Algún tiempo después, tercera experiencia, tres años en Washington DC trabajando en el Programa naval español y con estatus diplomático. Gran experiencia para comprender cómo estaba organizada la Marina norteamericana y un atisbo sobre la vida diplomática, que es más dura –por el desarraigo familiar– de lo que parece contemplando su glamorosa vida social. Washington era –y es– la ciudad con más diplomáticos, militares extranjeros y «lobistas» del mundo y nuestros interlocutores norteamericanos se defendían evitando que pudiéramos contactar humanamente con ellos.
La última experiencia norteamericana fue –ya como Almirante– en Norfolk, Virginia, otros tres años, mandando una División del Estado Mayor del Atlántico Norte (SACLANT) de la OTAN. Primera oportunidad de estar integrado con oficiales de diferentes nacionalidades, otros ejércitos y con historiales muy interesantes y totalmente diferentes a lo que yo había hecho hasta ese momento en mi vida profesional. Enorme experiencia para observar y aprender, especialmente porqué los almirantes norteamericanos –en Norfolk había bastantes además de los de la OTAN– nos consideraban sus colegas y nos relacionábamos con gran sinceridad. No como en Washington.
A lo largo de estos treinta años he podido comprobar cómo la sociedad norteamericana ha evolucionado.

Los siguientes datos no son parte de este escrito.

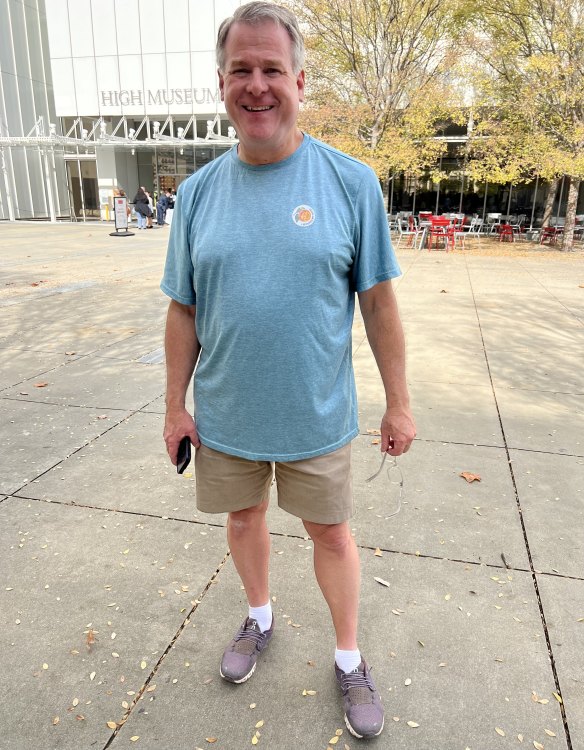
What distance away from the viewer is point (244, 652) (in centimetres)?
223

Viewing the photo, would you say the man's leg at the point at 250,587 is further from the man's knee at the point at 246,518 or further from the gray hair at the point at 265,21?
the gray hair at the point at 265,21

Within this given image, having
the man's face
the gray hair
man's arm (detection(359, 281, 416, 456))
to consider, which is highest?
the gray hair

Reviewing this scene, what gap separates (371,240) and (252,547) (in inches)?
47.1

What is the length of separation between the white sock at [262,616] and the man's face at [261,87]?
169 centimetres

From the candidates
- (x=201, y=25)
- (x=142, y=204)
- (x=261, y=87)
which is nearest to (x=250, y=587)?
(x=261, y=87)

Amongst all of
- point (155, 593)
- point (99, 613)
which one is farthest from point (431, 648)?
point (99, 613)

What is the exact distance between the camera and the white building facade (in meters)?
29.3

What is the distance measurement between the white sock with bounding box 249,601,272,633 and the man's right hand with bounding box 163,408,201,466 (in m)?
0.74

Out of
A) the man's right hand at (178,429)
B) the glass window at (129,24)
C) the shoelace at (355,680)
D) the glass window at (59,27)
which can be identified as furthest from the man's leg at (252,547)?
the glass window at (59,27)

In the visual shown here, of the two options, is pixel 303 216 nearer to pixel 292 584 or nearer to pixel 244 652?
pixel 244 652

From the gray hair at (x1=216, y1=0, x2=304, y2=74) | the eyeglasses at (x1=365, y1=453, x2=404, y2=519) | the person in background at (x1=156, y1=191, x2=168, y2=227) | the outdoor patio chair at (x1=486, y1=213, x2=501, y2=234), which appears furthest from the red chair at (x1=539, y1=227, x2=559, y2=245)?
the gray hair at (x1=216, y1=0, x2=304, y2=74)

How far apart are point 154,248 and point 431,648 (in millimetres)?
16972

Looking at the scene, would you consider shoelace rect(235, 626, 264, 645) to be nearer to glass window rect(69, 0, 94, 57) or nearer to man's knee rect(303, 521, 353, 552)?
man's knee rect(303, 521, 353, 552)

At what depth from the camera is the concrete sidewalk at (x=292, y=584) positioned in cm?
204
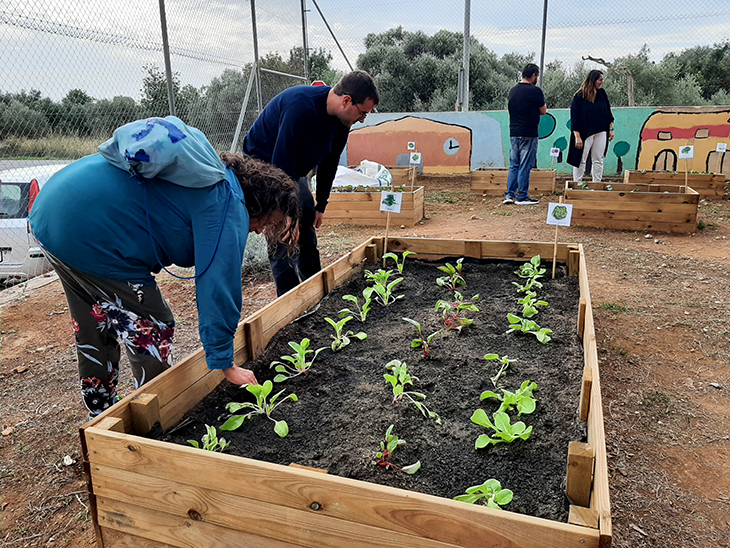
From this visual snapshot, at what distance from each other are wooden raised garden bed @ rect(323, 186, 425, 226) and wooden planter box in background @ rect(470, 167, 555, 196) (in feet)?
8.21

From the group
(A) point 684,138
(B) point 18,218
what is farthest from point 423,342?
(A) point 684,138

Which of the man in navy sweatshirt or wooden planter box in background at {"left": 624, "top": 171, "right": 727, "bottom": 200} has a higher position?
the man in navy sweatshirt

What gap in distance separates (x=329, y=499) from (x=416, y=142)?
11.3 m

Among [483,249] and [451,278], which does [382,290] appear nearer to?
[451,278]

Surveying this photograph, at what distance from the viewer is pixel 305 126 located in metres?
3.07

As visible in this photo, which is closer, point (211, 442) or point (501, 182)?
point (211, 442)

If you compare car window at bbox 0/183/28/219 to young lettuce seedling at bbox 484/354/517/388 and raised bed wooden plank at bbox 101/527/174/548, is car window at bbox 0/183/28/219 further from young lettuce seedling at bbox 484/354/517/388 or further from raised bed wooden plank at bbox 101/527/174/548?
young lettuce seedling at bbox 484/354/517/388

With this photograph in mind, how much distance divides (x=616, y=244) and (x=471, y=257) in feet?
8.92

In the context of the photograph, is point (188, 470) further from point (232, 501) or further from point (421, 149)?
point (421, 149)

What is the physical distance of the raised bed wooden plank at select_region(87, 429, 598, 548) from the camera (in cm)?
122

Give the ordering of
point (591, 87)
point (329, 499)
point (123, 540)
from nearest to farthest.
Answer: point (329, 499) → point (123, 540) → point (591, 87)

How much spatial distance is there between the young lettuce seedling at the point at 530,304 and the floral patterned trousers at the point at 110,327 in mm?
1957

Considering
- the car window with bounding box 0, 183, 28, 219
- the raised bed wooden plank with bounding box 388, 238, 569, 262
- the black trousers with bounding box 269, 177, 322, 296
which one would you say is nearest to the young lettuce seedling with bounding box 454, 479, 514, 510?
the black trousers with bounding box 269, 177, 322, 296

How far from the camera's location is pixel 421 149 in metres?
12.0
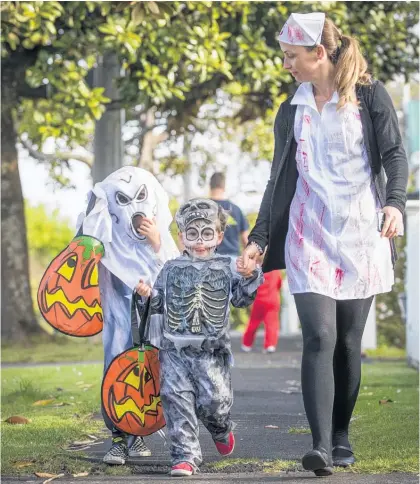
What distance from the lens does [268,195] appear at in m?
5.64

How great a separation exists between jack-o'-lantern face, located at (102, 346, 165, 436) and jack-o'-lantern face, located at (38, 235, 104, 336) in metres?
0.43

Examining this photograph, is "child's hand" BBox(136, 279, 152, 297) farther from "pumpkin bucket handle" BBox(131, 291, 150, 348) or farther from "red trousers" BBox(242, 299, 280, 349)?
Result: "red trousers" BBox(242, 299, 280, 349)

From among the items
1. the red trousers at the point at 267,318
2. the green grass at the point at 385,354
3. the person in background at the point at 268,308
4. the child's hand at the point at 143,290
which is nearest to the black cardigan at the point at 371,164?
the child's hand at the point at 143,290

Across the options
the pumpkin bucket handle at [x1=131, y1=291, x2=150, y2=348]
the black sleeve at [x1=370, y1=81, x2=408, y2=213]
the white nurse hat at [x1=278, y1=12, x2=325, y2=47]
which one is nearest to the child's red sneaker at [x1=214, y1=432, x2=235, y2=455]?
the pumpkin bucket handle at [x1=131, y1=291, x2=150, y2=348]

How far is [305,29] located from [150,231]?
1399 millimetres

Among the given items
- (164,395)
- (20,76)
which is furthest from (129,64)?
(164,395)

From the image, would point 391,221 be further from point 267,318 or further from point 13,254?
point 13,254

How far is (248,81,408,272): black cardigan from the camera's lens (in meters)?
5.37

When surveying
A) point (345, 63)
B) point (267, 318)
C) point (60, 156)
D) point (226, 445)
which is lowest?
point (226, 445)

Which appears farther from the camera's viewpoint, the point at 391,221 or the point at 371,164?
the point at 371,164

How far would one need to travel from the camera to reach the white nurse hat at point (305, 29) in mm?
5426

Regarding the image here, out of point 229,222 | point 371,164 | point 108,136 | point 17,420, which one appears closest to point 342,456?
point 371,164

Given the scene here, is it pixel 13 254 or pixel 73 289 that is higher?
pixel 13 254

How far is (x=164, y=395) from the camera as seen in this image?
5.65m
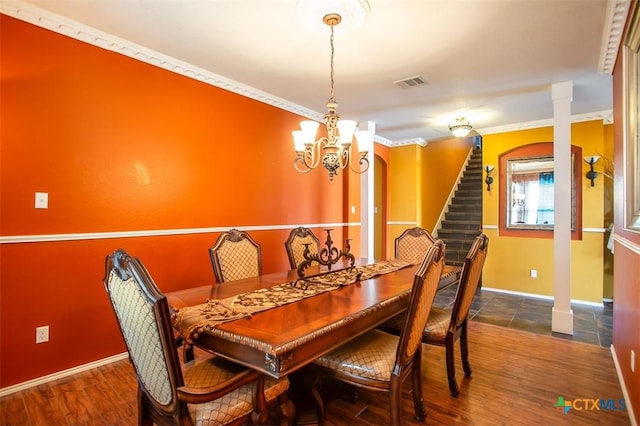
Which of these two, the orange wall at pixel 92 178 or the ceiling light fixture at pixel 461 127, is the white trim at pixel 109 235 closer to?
the orange wall at pixel 92 178

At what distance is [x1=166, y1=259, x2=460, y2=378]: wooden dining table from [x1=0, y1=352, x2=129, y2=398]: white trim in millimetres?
1294

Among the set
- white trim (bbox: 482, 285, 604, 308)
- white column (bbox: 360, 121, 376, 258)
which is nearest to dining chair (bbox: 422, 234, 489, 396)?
white column (bbox: 360, 121, 376, 258)

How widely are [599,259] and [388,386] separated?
452 centimetres

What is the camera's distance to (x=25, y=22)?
224 centimetres

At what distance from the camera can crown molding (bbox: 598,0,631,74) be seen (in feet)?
7.01

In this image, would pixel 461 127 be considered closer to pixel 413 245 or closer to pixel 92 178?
pixel 413 245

Naturalmente que la posición desde la que mi familia y yo observábamos el panorama mejoro con el tiempo pero básicamente vivíamos entre la gente corriente, teníamos vecinos, comprábamos en las mismas tiendas y llevábamos el coche al mismo taller que ellos. Los americanos han hecho un gran esfuerzo para mejorar su convivencia y afrontar sus problemas tradicionales entre los que destacaban los de la integración racial y superar las enormes diferencias económicas internas. Han mantenido el ideal de independencia e iniciativa personificado en la figura del cowboy, que solo con su caballo y su rifle cruza las inmensas llanuras que se abren más allá del Mississippi. Otro mito en el que creen es que America es el único país donde si trabajas duro, puedes llegar a millonario aunque tus padres sean unos simples trabajadores. Se debaten permanentemente entre intentar ser un ejemplo para el mundo exterior o, alternativamente, aislarse de él apoyándose en su favorable geografía y enorme mercado interior. En resumen una gran nación que ha moldeado el mundo con su cultura e impuesto sus gustos ayudados por una industria cinematográfica de enorme calidad artística. Por eso duele, a los que hemos vivido entre ellos, la división que se está produciendo entre los que habitan en las ciudades costeras y los que trabajan en las zonas agrícolas e industriales atrasadas del centro. Esta amarga división entre los «deplorables» de Hillary Clinton y las elites intelectuales no es un invento del Sr. Trump que meramente, lo que ha hecho, es aprovecharse de ella. Pero lo mismo que supieron superar las divisiones de la época de Vietnam, confiemos para el bien de todos que puedan volver a ser otra vez la reluciente ciudad que brilla en lo alto de la colina iluminando a la humanidad.